━━ RECORDS
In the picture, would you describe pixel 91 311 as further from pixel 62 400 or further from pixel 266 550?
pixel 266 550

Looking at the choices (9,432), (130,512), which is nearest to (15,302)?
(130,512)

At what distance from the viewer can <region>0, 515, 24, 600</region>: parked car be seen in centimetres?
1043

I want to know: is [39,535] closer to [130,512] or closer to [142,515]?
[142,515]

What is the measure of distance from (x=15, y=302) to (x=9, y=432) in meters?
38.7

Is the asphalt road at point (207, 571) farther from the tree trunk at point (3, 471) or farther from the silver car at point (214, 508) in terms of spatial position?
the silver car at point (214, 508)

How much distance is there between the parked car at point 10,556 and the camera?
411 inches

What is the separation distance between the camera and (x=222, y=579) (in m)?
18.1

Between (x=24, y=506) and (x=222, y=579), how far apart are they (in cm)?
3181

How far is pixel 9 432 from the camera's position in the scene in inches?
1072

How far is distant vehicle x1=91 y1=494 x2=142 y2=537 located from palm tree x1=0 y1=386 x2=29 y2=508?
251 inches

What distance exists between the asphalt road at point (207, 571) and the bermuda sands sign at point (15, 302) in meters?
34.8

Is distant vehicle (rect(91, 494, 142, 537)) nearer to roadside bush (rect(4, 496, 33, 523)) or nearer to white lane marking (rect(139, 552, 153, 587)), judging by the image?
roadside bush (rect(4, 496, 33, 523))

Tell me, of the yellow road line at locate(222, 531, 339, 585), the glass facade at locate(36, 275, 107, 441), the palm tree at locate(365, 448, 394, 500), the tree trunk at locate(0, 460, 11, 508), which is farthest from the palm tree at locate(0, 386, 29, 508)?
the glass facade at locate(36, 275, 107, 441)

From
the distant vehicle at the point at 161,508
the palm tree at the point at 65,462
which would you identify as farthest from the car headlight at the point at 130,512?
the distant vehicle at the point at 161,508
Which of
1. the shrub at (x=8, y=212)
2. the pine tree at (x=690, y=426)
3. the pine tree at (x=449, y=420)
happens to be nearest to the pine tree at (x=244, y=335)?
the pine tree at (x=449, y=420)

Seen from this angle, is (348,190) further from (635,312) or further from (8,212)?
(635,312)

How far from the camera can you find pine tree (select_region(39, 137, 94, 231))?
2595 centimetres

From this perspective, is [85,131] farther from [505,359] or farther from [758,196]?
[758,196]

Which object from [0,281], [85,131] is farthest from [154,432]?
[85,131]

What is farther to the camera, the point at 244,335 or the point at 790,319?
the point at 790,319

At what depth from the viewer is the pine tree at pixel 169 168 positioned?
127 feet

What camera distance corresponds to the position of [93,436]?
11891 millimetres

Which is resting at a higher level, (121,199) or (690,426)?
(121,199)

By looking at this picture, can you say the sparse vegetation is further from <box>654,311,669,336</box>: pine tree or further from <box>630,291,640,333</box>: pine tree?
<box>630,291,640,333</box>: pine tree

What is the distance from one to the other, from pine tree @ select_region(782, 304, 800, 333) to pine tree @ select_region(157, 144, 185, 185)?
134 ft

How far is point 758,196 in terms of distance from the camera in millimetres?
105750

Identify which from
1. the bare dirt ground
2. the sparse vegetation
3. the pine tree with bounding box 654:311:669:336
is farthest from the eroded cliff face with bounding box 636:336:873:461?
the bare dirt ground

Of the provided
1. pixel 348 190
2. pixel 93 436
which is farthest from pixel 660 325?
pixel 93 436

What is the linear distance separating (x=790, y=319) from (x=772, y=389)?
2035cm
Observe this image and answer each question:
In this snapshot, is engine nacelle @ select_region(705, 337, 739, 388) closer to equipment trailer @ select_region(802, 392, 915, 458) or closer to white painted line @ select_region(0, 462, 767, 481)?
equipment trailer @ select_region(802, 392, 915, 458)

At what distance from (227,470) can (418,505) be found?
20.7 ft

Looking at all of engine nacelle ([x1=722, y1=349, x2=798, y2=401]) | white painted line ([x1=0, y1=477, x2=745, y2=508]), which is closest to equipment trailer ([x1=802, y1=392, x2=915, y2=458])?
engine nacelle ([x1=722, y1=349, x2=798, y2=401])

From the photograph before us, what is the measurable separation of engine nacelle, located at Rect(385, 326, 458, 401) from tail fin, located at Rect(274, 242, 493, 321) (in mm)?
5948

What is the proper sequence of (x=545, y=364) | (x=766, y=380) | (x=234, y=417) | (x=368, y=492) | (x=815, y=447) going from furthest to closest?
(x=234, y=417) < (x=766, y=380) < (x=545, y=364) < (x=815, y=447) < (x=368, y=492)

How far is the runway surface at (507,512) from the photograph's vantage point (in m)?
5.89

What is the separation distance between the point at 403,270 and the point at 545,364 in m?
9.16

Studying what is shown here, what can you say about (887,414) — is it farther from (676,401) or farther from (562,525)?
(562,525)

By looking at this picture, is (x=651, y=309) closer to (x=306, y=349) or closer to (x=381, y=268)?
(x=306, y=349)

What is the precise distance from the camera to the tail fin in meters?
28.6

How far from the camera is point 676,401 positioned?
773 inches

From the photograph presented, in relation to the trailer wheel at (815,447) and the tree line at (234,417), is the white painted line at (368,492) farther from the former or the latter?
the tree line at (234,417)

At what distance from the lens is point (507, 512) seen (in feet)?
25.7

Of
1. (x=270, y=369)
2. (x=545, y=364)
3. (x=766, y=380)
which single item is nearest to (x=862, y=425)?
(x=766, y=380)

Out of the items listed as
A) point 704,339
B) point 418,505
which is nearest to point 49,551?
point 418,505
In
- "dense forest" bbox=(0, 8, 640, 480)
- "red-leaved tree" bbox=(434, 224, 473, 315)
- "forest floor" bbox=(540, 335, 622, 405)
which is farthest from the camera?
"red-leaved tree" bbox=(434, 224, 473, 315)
━━━━
**WHAT THE TASK REQUIRES:** Every record above needs to be repeated word for word.

**FULL RESPONSE:**
In the picture, would you describe pixel 91 311 as further from pixel 62 400 or further from pixel 266 550?
pixel 266 550

Looking at the choices (9,432), (130,512), which is nearest to (15,302)?
(130,512)

At what distance from the viewer can <region>0, 515, 24, 600</region>: parked car be seen in centimetres?
1043

I want to know: is [39,535] closer to [130,512] or closer to [142,515]?
[142,515]

What is the measure of distance from (x=15, y=302) to (x=9, y=432) in meters?
38.7

Is the asphalt road at point (207, 571) farther from the tree trunk at point (3, 471) or farther from the silver car at point (214, 508) in terms of spatial position?
the silver car at point (214, 508)

How much distance is there between the parked car at point 10,556 and the camera?
411 inches

What is the separation distance between the camera and (x=222, y=579) (in m)?
18.1

Between (x=24, y=506) and (x=222, y=579), how far apart are they (in cm)?
3181

How far is pixel 9 432 from the camera's position in the scene in inches?
1072

How far is distant vehicle x1=91 y1=494 x2=142 y2=537 located from palm tree x1=0 y1=386 x2=29 y2=508?
251 inches

What distance exists between the asphalt road at point (207, 571) and the bermuda sands sign at point (15, 302) in meters?
34.8

Is distant vehicle (rect(91, 494, 142, 537)) nearer to roadside bush (rect(4, 496, 33, 523)) or nearer to white lane marking (rect(139, 552, 153, 587)), judging by the image?
roadside bush (rect(4, 496, 33, 523))

Tell me, of the yellow road line at locate(222, 531, 339, 585), the glass facade at locate(36, 275, 107, 441), the palm tree at locate(365, 448, 394, 500), the tree trunk at locate(0, 460, 11, 508), which is farthest from the palm tree at locate(0, 386, 29, 508)?
the glass facade at locate(36, 275, 107, 441)

From
the distant vehicle at the point at 161,508
the palm tree at the point at 65,462
which would you identify as farthest from the car headlight at the point at 130,512?
the distant vehicle at the point at 161,508
Which of
1. the shrub at (x=8, y=212)
2. the pine tree at (x=690, y=426)
3. the pine tree at (x=449, y=420)
happens to be nearest to the pine tree at (x=244, y=335)?
the pine tree at (x=449, y=420)

Seen from this angle, is (348,190) further from (635,312) or further from (8,212)?
(635,312)

How far from the camera can you find pine tree (select_region(39, 137, 94, 231))?
2595 centimetres

From this perspective, is [85,131] farther from [505,359] or farther from [758,196]?
[758,196]

Which object from [0,281], [85,131] is farthest from [154,432]?
[85,131]

What is farther to the camera, the point at 244,335 or the point at 790,319?
the point at 790,319

At what depth from the viewer is the pine tree at pixel 169 168 positioned?
127 feet

What camera distance corresponds to the position of [93,436]?
11891 millimetres

Which is resting at a higher level, (121,199) or (690,426)?
(121,199)

By looking at this picture, can you say the sparse vegetation is further from <box>654,311,669,336</box>: pine tree or further from <box>630,291,640,333</box>: pine tree?
<box>630,291,640,333</box>: pine tree

What is the distance from one to the other, from pine tree @ select_region(782, 304, 800, 333) to pine tree @ select_region(157, 144, 185, 185)?
134 ft

How far is point 758,196 in terms of distance from the camera in millimetres?
105750

Identify which from
1. the bare dirt ground
2. the sparse vegetation
3. the pine tree with bounding box 654:311:669:336
is farthest from the eroded cliff face with bounding box 636:336:873:461?
the bare dirt ground

Of the provided
1. pixel 348 190
2. pixel 93 436
which is farthest from pixel 660 325?
pixel 93 436

What is the linear distance separating (x=790, y=319) from (x=772, y=389)?
2035cm
Observe this image and answer each question:
In this snapshot, is engine nacelle @ select_region(705, 337, 739, 388) closer to equipment trailer @ select_region(802, 392, 915, 458) or closer to white painted line @ select_region(0, 462, 767, 481)?
equipment trailer @ select_region(802, 392, 915, 458)

At what distance from (227,470) can (418,505) be found?
20.7 ft

Looking at all of engine nacelle ([x1=722, y1=349, x2=798, y2=401]) | white painted line ([x1=0, y1=477, x2=745, y2=508]), which is closest to equipment trailer ([x1=802, y1=392, x2=915, y2=458])?
engine nacelle ([x1=722, y1=349, x2=798, y2=401])

From the photograph before us, what is the measurable separation of engine nacelle, located at Rect(385, 326, 458, 401) from tail fin, located at Rect(274, 242, 493, 321) (in mm)?
5948

What is the proper sequence of (x=545, y=364) | (x=766, y=380) | (x=234, y=417) | (x=368, y=492) | (x=815, y=447) going from furthest to closest?
(x=234, y=417) < (x=766, y=380) < (x=545, y=364) < (x=815, y=447) < (x=368, y=492)

How far is the runway surface at (507,512) from the photograph's vantage point (in m)?
5.89

What is the separation distance between the point at 403,270 and the point at 545,364 in m?
9.16

Studying what is shown here, what can you say about (887,414) — is it farther from (676,401) or farther from (562,525)?
(562,525)

By looking at this picture, is (x=651, y=309) closer to (x=306, y=349) or closer to (x=381, y=268)?
(x=306, y=349)

What is the precise distance from the camera to the tail fin in meters?
28.6

How far from the camera is point 676,401 positioned?
773 inches

From the photograph presented, in relation to the trailer wheel at (815,447) and the tree line at (234,417), is the white painted line at (368,492) farther from the former or the latter?
the tree line at (234,417)

At what distance from the lens is point (507, 512) seen (in feet)?
25.7

Of
1. (x=270, y=369)
2. (x=545, y=364)
3. (x=766, y=380)
which single item is nearest to (x=862, y=425)?
(x=766, y=380)

Out of the items listed as
A) point 704,339
B) point 418,505
which is nearest to point 49,551?
point 418,505
In
- "dense forest" bbox=(0, 8, 640, 480)
- "red-leaved tree" bbox=(434, 224, 473, 315)
- "forest floor" bbox=(540, 335, 622, 405)
which is farthest from the camera?
"red-leaved tree" bbox=(434, 224, 473, 315)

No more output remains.